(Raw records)
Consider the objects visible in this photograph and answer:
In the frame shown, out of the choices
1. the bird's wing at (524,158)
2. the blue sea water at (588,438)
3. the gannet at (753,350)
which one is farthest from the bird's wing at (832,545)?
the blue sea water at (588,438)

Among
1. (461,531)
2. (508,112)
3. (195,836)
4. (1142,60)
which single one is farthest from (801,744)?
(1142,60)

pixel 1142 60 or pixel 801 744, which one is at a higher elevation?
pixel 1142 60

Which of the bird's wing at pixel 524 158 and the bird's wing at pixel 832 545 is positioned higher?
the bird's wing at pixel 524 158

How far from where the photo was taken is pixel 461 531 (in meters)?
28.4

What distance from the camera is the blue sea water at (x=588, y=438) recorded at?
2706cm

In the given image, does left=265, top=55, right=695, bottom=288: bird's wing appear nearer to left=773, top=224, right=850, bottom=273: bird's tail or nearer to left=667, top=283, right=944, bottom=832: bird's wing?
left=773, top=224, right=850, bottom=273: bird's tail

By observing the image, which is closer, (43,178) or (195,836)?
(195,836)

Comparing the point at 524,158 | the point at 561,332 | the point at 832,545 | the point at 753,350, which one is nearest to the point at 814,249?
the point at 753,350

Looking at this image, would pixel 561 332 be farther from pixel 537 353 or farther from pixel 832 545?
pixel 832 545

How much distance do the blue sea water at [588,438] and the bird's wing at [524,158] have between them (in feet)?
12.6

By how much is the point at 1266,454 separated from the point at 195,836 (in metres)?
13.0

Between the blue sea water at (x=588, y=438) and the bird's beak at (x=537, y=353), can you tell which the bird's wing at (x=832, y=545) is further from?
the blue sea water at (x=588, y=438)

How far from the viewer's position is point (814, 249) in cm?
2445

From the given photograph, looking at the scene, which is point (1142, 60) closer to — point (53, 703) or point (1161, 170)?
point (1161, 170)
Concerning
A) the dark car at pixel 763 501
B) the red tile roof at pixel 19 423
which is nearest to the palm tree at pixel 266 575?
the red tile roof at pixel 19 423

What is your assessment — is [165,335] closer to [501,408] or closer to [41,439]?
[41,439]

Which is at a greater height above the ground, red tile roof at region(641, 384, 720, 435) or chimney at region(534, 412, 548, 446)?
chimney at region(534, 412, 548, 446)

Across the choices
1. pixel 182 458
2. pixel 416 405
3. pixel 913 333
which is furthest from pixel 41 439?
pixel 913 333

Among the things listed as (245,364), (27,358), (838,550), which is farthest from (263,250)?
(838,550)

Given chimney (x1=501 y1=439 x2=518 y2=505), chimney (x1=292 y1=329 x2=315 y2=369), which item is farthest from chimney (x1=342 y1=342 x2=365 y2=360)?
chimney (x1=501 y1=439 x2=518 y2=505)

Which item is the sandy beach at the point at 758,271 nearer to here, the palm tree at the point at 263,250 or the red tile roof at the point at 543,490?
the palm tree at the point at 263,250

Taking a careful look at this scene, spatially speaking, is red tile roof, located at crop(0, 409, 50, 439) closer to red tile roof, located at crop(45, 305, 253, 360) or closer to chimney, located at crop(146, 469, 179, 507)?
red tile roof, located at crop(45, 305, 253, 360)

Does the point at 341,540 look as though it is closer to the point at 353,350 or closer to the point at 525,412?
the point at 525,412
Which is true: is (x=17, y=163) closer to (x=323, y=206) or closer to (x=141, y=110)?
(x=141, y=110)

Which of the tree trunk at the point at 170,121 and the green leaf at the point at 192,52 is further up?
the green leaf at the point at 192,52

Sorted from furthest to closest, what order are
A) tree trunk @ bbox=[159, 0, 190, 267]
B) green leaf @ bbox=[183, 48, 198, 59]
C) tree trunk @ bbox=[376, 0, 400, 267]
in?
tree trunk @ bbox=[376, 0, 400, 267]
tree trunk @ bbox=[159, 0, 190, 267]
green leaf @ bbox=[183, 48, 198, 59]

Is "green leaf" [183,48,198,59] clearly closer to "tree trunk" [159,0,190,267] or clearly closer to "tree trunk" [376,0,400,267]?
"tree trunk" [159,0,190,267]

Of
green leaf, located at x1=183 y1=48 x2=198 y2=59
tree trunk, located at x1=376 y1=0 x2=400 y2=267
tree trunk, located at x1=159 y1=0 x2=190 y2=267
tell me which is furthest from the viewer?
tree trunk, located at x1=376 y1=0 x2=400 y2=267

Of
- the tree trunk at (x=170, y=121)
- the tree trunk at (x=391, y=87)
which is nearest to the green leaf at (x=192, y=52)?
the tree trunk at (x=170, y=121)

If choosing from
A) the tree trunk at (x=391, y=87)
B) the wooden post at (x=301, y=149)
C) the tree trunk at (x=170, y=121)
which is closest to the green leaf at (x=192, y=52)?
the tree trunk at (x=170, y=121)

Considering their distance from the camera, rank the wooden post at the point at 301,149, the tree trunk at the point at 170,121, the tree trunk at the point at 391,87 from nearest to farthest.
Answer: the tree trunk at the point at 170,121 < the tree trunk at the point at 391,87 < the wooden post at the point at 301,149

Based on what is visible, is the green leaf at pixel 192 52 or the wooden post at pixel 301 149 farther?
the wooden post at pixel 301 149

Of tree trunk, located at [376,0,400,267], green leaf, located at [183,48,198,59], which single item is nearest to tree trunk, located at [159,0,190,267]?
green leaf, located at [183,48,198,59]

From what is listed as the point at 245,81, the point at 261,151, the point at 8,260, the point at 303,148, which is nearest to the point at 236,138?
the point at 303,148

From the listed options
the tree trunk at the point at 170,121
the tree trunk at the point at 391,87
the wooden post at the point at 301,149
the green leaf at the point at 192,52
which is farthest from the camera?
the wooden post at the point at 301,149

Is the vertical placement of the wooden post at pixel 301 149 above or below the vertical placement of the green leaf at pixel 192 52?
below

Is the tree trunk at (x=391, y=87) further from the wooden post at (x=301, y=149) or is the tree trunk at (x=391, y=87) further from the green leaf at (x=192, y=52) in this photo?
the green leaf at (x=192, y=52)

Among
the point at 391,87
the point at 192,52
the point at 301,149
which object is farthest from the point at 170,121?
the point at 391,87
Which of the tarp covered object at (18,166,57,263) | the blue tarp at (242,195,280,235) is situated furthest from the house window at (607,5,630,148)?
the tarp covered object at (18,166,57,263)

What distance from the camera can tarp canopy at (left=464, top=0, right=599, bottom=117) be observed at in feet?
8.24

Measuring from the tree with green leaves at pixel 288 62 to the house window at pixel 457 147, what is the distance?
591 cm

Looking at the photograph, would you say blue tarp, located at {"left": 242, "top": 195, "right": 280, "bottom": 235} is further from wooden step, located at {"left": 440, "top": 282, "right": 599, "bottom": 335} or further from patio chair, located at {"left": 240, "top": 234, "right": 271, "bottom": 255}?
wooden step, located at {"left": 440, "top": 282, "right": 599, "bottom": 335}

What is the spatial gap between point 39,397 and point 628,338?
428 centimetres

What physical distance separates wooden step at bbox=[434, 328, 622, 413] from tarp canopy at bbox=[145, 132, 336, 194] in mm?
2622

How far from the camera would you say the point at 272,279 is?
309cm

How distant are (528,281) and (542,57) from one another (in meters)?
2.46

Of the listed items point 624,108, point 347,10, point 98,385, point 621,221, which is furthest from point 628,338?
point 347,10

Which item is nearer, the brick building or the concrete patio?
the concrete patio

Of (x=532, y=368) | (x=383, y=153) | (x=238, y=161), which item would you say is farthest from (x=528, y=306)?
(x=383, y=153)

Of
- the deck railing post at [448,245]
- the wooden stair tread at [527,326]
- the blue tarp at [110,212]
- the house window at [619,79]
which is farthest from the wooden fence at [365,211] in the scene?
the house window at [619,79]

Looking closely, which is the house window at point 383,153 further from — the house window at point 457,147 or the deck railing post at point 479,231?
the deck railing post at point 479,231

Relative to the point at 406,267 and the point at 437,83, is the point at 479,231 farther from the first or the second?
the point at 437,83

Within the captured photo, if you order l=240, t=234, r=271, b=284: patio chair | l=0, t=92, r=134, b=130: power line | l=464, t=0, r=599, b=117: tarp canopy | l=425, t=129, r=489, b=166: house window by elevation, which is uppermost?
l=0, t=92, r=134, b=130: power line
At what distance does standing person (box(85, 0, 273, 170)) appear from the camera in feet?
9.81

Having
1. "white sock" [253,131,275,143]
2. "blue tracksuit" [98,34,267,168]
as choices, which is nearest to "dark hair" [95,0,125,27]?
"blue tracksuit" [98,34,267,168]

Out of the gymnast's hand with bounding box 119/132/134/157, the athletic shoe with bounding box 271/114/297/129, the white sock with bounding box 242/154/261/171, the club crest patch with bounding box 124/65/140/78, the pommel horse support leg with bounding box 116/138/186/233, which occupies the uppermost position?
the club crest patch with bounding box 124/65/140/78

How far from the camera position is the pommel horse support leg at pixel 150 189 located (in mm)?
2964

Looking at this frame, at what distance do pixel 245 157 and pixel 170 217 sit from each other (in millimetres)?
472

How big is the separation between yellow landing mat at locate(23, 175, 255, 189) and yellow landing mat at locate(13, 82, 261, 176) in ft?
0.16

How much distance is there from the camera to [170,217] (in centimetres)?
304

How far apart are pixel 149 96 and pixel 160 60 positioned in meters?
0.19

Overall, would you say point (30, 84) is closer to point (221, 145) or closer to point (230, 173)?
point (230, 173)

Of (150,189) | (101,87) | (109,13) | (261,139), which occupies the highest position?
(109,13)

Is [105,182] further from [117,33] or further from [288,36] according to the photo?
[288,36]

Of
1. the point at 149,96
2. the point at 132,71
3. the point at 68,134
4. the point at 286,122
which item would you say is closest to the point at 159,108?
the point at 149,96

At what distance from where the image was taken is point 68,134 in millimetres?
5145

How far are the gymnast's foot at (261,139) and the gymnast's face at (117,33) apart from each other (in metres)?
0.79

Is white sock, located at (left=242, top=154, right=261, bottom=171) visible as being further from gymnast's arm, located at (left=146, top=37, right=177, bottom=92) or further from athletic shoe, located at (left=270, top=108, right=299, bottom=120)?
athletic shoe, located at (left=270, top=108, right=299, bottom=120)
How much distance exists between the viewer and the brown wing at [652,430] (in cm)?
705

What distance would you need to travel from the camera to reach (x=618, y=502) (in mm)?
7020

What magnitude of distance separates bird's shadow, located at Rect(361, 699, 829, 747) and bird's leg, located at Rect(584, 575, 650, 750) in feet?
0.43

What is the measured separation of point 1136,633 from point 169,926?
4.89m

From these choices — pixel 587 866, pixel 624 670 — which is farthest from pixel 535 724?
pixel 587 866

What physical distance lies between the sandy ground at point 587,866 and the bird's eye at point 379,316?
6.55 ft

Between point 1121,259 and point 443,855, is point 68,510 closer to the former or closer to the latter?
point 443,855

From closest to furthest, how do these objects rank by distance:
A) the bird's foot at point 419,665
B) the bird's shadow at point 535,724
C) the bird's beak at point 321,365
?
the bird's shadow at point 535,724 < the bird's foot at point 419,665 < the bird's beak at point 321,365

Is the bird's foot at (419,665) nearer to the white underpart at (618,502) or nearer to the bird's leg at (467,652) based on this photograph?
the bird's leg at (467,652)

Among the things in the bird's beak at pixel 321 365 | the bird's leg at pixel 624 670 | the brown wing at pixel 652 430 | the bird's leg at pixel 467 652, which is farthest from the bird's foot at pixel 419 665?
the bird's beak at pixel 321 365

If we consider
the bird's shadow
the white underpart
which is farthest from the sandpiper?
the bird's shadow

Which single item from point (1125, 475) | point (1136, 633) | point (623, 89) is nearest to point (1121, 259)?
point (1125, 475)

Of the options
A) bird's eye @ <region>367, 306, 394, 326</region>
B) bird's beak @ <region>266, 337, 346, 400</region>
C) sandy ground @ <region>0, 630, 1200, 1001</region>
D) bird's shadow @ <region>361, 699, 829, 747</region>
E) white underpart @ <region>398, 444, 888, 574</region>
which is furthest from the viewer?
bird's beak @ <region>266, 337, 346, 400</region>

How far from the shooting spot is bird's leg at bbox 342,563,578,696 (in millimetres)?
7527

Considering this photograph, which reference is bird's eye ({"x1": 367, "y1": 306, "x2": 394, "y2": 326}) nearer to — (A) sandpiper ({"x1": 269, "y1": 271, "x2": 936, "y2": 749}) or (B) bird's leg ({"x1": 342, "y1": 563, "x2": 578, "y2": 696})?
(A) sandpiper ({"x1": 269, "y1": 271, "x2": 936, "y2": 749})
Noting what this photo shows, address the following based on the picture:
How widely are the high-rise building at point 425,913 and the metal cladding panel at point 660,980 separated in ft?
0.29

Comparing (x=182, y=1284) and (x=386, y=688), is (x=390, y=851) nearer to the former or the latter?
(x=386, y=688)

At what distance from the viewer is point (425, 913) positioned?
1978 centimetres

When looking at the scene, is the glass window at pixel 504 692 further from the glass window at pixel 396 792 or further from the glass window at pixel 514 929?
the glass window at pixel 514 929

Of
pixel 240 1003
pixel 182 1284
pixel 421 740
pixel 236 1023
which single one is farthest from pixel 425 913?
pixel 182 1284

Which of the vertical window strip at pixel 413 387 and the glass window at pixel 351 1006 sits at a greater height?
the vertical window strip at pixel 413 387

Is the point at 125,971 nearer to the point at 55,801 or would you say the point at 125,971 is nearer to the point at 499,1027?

What to work on: Starting with the line that contains "When looking at", write out each line through the end of the listing, exactly as it appears, and include nothing else.

Response below:
When looking at the scene, is the glass window at pixel 504 692 further from the glass window at pixel 396 792 or further from the glass window at pixel 514 929?
the glass window at pixel 514 929

Of
pixel 240 1003
pixel 182 1284
pixel 421 740
pixel 236 1023
which single one is farthest from pixel 425 913?
pixel 182 1284

Which of the vertical window strip at pixel 413 387 and the glass window at pixel 351 1006 sits at a greater height?
the vertical window strip at pixel 413 387

Is the point at 125,971 nearer to the point at 55,801 or would you say the point at 125,971 is nearer to the point at 499,1027?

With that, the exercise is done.